Be sure to re-apply each year
The PAYE payments only last for one year. Each year you must again document your income and re-apply for PAYE. The re-application is fairly easy, but you don’t want to wait until the last second. As this can also take months to review, plan on applying approximately three months before your PAYE plan is set to expire. You don’t want your payments to go up and not be able to afford them.
Borrowers who have monthly payments that are smaller than their loan balances will also want to avoid missing a deadline because it can trigger interest capitalization.
Handling PAYE Application Rejections
Not all borrowers are eligible to enroll in PAYE.
In most cases, borrowers will have to select another repayment plan. The Revised Pay As You Earn (REPAYE) plan was created so that people who were rejected for PAYE could still make payments at 10% of their discretionary income.
There are three main reasons an application for PAYE might get rejected.
Your income is too high
Having an income too high for PAYE can be a problem, but many high earners are pleasantly surprised to learn that they qualify.
To sign up for PAYE, a borrower must show a “partial financial hardship.” While this sounds complicated, the standard is pretty easy. If PAYE would save you money, you can sign up. If PAYE would cost more than the standard 10-year repayment plan, you cannot sign up.
To determine your monthly PAYE payment, just take 10% of your monthly discretionary income. Full details on discretionary income and this calculation are available here.
Your loan type does not qualify
Even though not all loans qualify for PAYE, some loans can be converted into PAYE eligible loans. Others, including certain federal loans, will never be eligible.
Loans that can be fixed – The bad news is that if you borrowers a Perkins loan or an FFEL graduate plus loan, your loan is not eligible for PAYE. The good news is that it can be consolidated into a federal direct loan and become eligible. The key is to make sure you don’t include any loans that will never be eligible for PAYE. If you added a loan that is never eligible, your entire consolidated loan loses its eligibility. This can get pretty complicated quickly, so it is important to talk through these scenarios with your lender when it comes time to consolidate.

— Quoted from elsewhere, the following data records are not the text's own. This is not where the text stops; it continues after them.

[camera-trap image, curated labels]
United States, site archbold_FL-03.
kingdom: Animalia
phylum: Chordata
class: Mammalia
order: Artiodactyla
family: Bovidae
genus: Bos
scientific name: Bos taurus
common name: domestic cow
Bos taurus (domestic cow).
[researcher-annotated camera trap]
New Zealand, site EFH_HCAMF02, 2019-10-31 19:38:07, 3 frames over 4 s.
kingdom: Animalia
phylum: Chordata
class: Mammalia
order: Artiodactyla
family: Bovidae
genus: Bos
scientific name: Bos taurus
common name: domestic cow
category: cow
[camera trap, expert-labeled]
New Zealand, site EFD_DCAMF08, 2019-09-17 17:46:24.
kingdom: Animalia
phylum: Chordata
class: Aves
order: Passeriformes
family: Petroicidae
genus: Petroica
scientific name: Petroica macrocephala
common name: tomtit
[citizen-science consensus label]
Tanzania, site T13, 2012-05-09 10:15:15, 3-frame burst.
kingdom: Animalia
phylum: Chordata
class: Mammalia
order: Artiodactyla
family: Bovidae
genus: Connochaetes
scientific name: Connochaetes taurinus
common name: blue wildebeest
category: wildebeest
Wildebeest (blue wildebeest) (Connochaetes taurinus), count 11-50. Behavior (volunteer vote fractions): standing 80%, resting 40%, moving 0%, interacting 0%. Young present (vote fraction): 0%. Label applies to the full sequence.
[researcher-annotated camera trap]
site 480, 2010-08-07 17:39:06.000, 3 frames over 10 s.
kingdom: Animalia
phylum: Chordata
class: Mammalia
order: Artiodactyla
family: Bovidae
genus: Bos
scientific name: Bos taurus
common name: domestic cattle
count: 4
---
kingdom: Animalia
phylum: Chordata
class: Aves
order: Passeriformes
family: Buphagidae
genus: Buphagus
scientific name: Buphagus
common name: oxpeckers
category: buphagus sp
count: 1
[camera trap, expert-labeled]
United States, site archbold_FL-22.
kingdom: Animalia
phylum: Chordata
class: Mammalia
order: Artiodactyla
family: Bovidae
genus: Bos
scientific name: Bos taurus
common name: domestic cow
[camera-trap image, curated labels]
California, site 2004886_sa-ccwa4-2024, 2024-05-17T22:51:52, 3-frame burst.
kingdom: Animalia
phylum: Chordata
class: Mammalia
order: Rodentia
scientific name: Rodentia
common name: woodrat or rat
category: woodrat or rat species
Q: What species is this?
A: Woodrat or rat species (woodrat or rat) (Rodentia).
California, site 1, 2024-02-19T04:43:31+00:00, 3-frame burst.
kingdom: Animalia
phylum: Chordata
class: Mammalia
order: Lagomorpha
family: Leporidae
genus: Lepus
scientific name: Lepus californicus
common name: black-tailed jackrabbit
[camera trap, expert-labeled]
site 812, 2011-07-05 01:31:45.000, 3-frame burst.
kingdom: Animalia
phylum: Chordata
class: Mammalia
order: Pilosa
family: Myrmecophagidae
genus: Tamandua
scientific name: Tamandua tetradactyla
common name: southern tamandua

Loans that are never eligible – The obvious answer here is private student loans. If you have a loan through a private lender, you cannot get PAYE for that loan. Parent PLUS loans also do not ever qualify for PAYE.
The date of your first loan makes you ineligible
October 1, 2007, is a significant day when it comes to PAYE. If you had existing federal student loans at that time, you cannot sign up for PAYE for any of your loans. Even if you pay off the old loans that don’t qualify, you still cannot sign up for PAYE. The only way to have borrowed loans before October 1, 2007, and still be eligible for PAYE is to have paid off the entire old loan before taking out any new PAYE eligible loans.
Final Thoughts on PAYE Applications
Most borrowers will find that applying for PAYE is a very simple process.
The most important step is to make sure that PAYE is the ideal repayment plan. The federal income-driven repayment plans are all very similar but contain important distinctions. Picking the best plan can result in significant savings.